P-Motor was the class designation given by the New York Central a fleet of 22 ALCO-GE electric passenger locomotives. The P Motors were not only more powerful than previous New York Central electrics, but also a more advanced design using the highly successful 2-C+C-2 wheel arrangement found on the later PRR GG1 and New Haven EP-3 classes as well as nose suspended traction motors. Although originally built and owned by a consortium of railroads involved in the large scale Cleveland Union Terminal project, the New York Central was the majority owner and later acquired them outright in the 1950s when the Terminal's electrification scheme was scrapped in favor of diesel locomotives. Rebuilt and re-classified as P-2, the 21 remaining engines were sent to the New York electrified zone to supplement the aging fleet of T-Motors that had been purchased starting in 1913. There they played out the remainder of their careers pulling the Central's premier passenger trains.

==History==

In the 1920s the Van Sweringen brothers conceived of a new "Union" station for all trains coming into Cleveland via the various railroad lines in a concept similar to New York City's Grand Central Terminal. The new terminal would be situated under a large office and retail development including a 52-story tower. From the subterranean platforms the trains would need to ascend a long steep ramp to a new bridge over the Cuyahoga River. As with other underground station projects, the existing steam locomotive technology would be unacceptable due to the large amounts of exhaust gases and soot expelled from the smoke stack.

The solution was an electrification project that would see passenger trains using the terminal switch to electric power before entering the confines of the station area. To build and equip this new railroad line, a consortium was formed to build the new track, bridge, and electrical system as well as to buy a fleet of locomotives to power the trains. As the New York Central was to be the station's principal operator as well as the party responsible for maintenance at its Collinwood Yard shop facilities, the New York Central tapped long time electric locomotive team ALCO-GE to design and build the required units.

The 22 unit strong fleet of P-1a locomotives were designed for the 3000 volt DC electrification system and could develop about 3000 horsepower. The units, painted in the New York Central style but lettered for Cleveland Union Terminal, went into service in 1929 and worked for the next 20 years running from Collinwood to Linndale and back with whatever passenger train needed to stop at the station.

In 1951, as increasing use of diesel electric locomotives was making the use of electrics and their associated power changes unnecessary, the New York Central looked at converting the fleet to 660 DC third rail operation for use in its New York electrified zone, which had not seen a new delivery of a passenger locomotive since 1926. A single prototype, reclassified P-2a, was converted in the railroad's own Harmon Shops.
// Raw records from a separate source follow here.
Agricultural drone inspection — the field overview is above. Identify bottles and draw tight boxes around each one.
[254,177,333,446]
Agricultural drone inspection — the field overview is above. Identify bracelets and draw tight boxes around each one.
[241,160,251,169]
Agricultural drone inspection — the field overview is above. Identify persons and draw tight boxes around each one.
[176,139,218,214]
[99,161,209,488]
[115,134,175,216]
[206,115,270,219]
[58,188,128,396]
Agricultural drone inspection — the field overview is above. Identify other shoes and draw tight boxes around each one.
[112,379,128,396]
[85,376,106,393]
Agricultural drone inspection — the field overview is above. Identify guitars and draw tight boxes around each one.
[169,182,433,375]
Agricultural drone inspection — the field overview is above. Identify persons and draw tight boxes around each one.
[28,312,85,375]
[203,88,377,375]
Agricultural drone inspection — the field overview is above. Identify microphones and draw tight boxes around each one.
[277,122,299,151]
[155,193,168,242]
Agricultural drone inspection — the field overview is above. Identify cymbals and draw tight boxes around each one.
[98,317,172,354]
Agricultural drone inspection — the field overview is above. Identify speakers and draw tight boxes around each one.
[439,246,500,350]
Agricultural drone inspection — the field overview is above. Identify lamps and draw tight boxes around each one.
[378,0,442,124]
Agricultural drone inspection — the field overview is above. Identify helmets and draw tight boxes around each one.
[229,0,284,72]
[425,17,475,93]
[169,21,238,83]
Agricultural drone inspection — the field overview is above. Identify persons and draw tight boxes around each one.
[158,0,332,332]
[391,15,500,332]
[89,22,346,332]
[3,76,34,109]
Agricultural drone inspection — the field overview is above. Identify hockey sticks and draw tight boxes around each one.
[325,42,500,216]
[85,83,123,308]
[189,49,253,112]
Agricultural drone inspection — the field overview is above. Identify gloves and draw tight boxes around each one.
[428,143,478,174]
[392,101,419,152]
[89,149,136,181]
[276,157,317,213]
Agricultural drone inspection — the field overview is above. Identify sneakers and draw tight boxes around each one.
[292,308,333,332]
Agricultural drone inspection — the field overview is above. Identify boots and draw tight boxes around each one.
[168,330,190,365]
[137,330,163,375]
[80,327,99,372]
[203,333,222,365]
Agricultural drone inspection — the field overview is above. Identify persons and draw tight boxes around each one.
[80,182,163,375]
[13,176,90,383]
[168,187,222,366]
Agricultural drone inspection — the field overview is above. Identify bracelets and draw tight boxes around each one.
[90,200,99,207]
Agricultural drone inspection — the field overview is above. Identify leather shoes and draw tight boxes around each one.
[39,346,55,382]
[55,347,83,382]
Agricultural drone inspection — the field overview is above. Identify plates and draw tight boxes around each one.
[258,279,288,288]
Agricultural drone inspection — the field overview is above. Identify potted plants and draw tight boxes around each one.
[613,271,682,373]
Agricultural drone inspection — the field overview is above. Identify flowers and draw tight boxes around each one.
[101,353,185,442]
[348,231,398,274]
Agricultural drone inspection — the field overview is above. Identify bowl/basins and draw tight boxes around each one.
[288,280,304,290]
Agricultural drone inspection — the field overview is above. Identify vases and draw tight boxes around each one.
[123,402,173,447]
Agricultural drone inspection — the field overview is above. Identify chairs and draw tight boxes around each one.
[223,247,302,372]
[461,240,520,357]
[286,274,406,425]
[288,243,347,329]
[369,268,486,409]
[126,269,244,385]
After being proved satisfactory the remaining 20 units still in service were sent back to GE in 1955 to have the electrical equipment changed over. This work actually resulted in a rather significant weight savings with no loss of power or tractive effort. The lower-voltage motors installed, which had thinner insulation and more windings, resulted in a horsepower increase to 4243 hp.

The P-2 fleet continued in service pulling the New York Central's premier passenger trains between Croton-Harmon and Grand Central Terminal. A few survived into the Penn Central era, but after significant reductions in long distance passenger service in the 1970s the fleet was retired. All surviving units were scrapped starting in 1972 with none being preserved.